Human Growth and Education
From this view, education itself is a continuation of growth. The intellect and will—higher faculties of the soul—develop upon the foundation laid by vegetative and sensitive functions. Thomists affirm that “nothing is in the intellect that was not first in the senses.” But those senses, in turn, depend on the proper growth of the body: clear vision, stable nervous systems, and so on.
A child who has been rightly nourished and matured physically is more apt to grow in judgment, creativity, and virtue. In this way, the intellectual growth of the person presupposes—and crowns—the physiological growth of the body. Education, then, is not a separate process from growth but its flowering.
Ethical and Spiritual Dimensions
On a moral and spiritual level, growth takes on even greater depth. Since growth is teleological—ordered to perfection—then stunted growth is not merely a tragedy but a failure of purpose. It may result from deprivation, trauma, or the refusal of interior effort. This is why the Catholic tradition speaks of growing in virtue or maturing in grace. These metaphors are not rhetorical flourishes. They express the soul’s deepest longing: becoming what it was meant to be.
Indeed, the Christian view of salvation itself is cast in terms of growth. Grace does not override nature but perfects it. Sanctification is the flowering of the soul’s capacity, elevated and fulfilled by divine life. Here, growth is not outgrown; it is glorified.
Toward Our Full Stature
Growth is not merely an increase in size; it is the unfolding of a form, the realization of what we already are in potential. Thomism insists that we are not a collection of faculties loosely tied to a body. We are unified beings whose every motion—from cell division to contemplation—proceeds from a single principle of life: the soul.

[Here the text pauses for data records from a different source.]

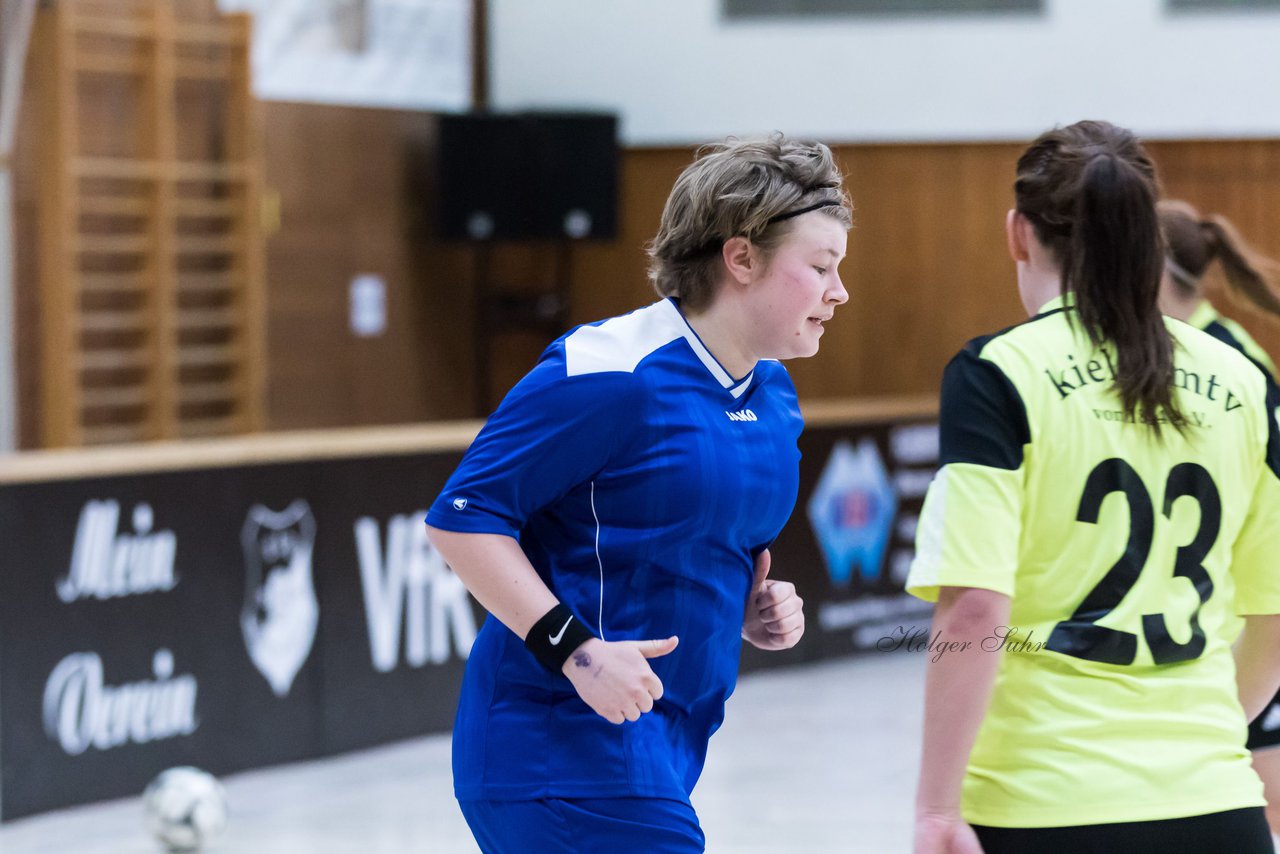 Bild 191 - Volksbank Cup Elmshorn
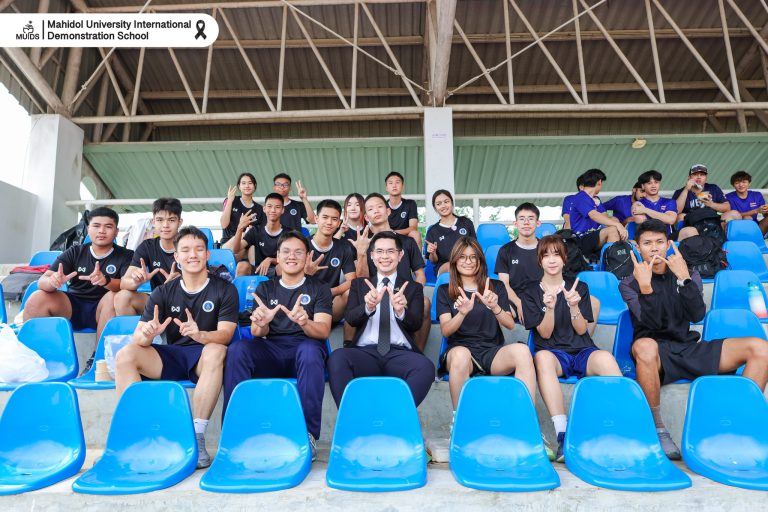 MUIDS-AISAA-Football-2025-2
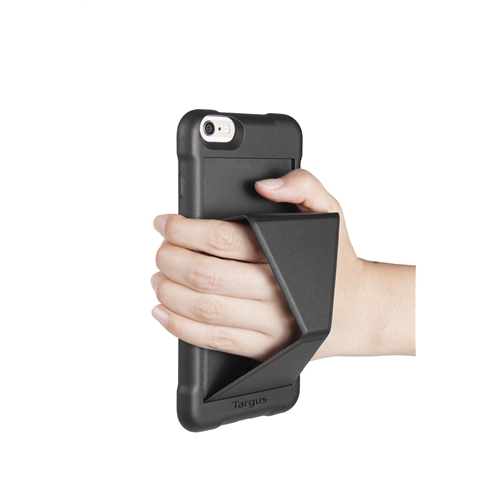 Prism Protective Stand Case for iPhone 6s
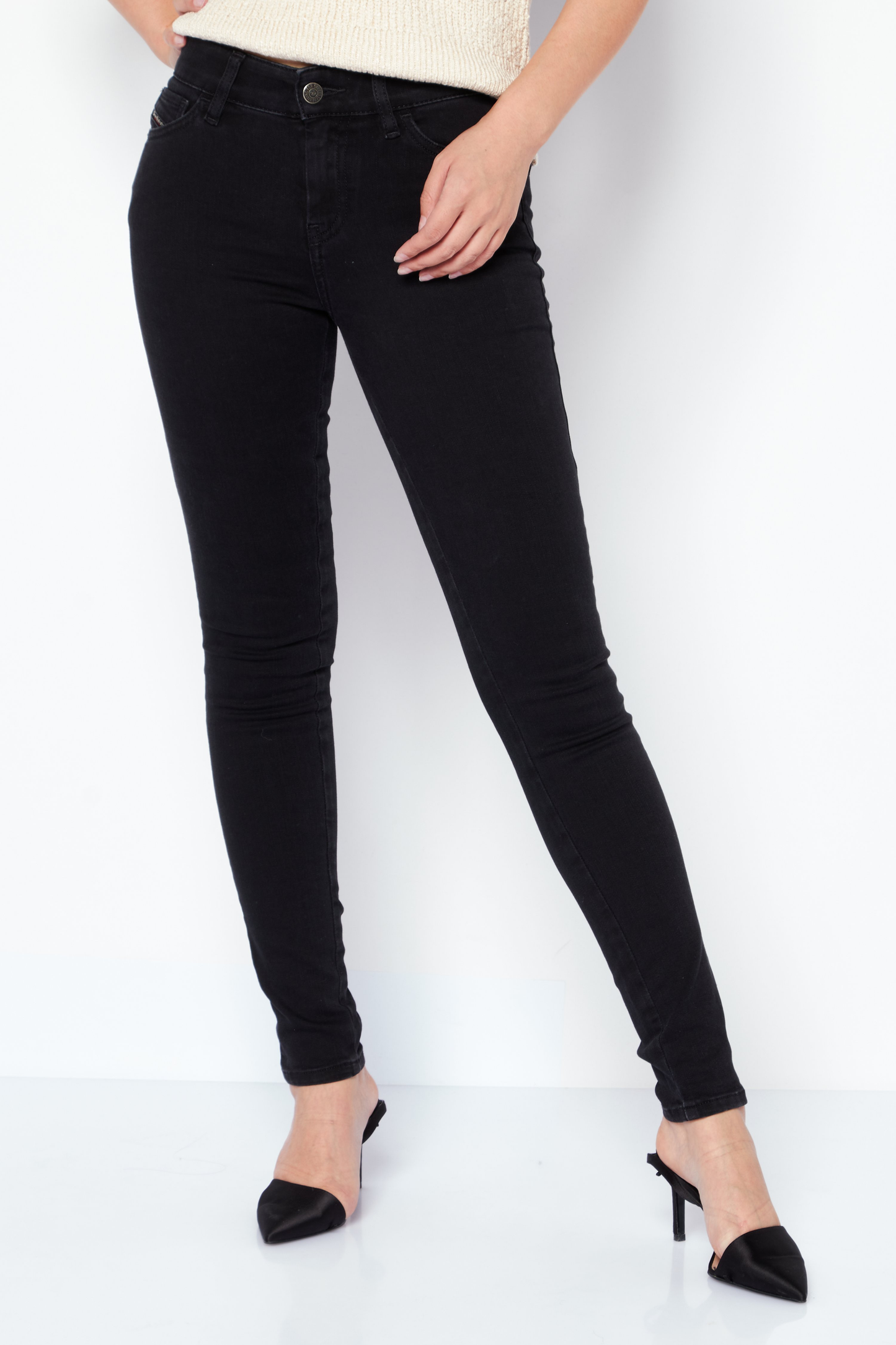 BLACK DENIM-WSP/7.00-PKG/12-SIZE/3.5.7x2.9x2.11x2.13x2.15.17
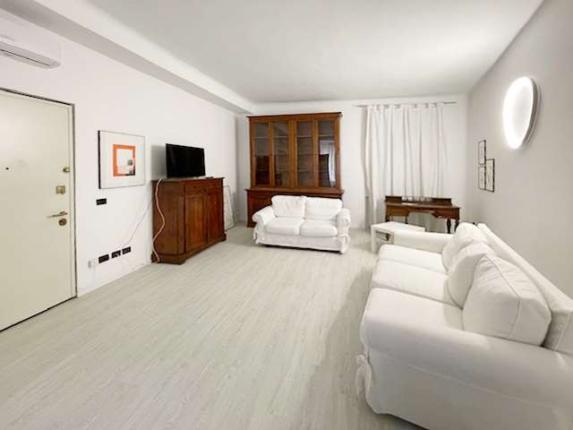 Appartamento in vendita a Milano (3)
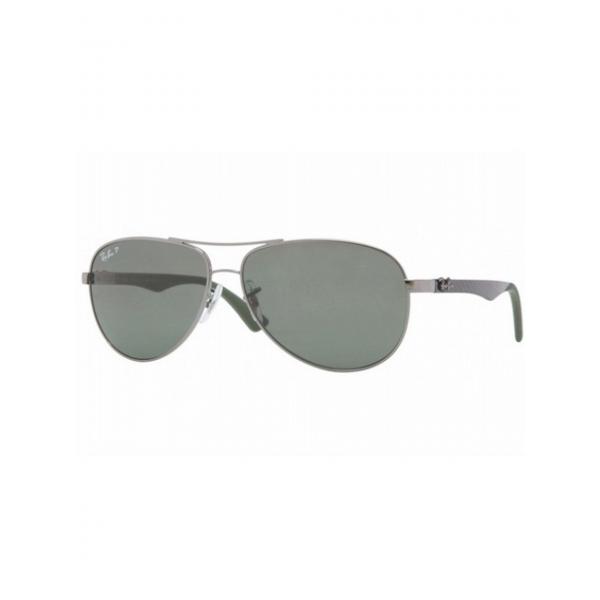 Ray Ban RB8313 004/N5 61 SUNG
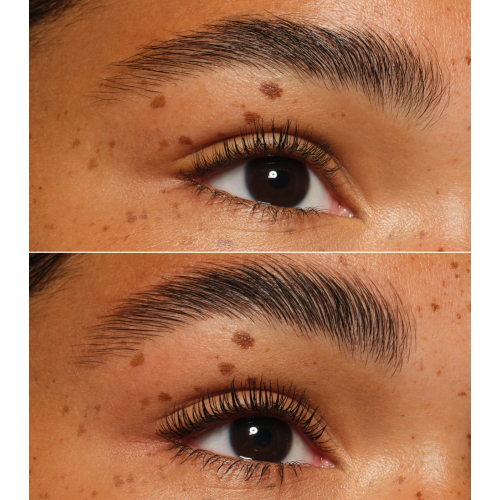 essence - Wimperntusche Lash Princess Tubing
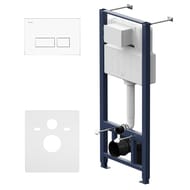 ����������� AM.PM Pro ��� ���������� ������� I012704.7001 � �������������� �������� Pro S, �����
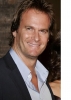 rande gerber pic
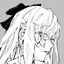 Withered Tear.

In this light, growth is not just a phase of childhood or a physical process to be tracked. It is the invisible artisan shaping a rational being. To grow is not to become someone else, but to become fully ourselves. And though our bodies will one day cease to grow, the soul’s final increase remains ahead: not in inches or achievements, but in the measure of love. For we were made not only to grow, but to be made perfect in Him who gave us life.